Number of mappers you provide is a HINT and not guaranteed. In your case, actually only two mappers do the work. The other 6 are not allocated and just generate bogus empty files. See this: https://books.google.com/books?id=bxBnjitgIAYC&pg=PT34&lpg=PT34&dq=sqoop+number+of+mappers+hint&sour...
Search for --num-mappers serves as a hint.
If this a reasonable response, please vote it and accept it as a best answer.
The result set indicates that 8 mappers ran. Each mapper produces a part file, if only two were allocated you would only get two files. This is more likely to do with the skew in the split field, or the split build stage. Can you provide logs for the sqoop job to identify the split points?

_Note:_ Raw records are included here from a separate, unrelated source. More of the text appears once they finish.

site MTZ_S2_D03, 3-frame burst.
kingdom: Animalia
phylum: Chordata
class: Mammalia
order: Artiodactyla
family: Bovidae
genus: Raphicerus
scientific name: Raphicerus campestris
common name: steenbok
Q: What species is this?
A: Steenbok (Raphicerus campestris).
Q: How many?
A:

I would agree with Simon that the split was uneven. Let's see the logs. Maybe the file had only two big rows :)
The -m or --num-mappers is just a hint to the engine to maintain that degree of parallelism. But its not mandatory to launch those number of tasks always. The mappers count may vary based on you input data. Sqoop client serializes the data, generates the deserializer and sets the inputformat and submits the job to be run. Here, the inputformat controls the number of mappers like it happens in the normal text file processing. This also answers your second question where some mappers launched may not find the start() of the data in the split and will not be run.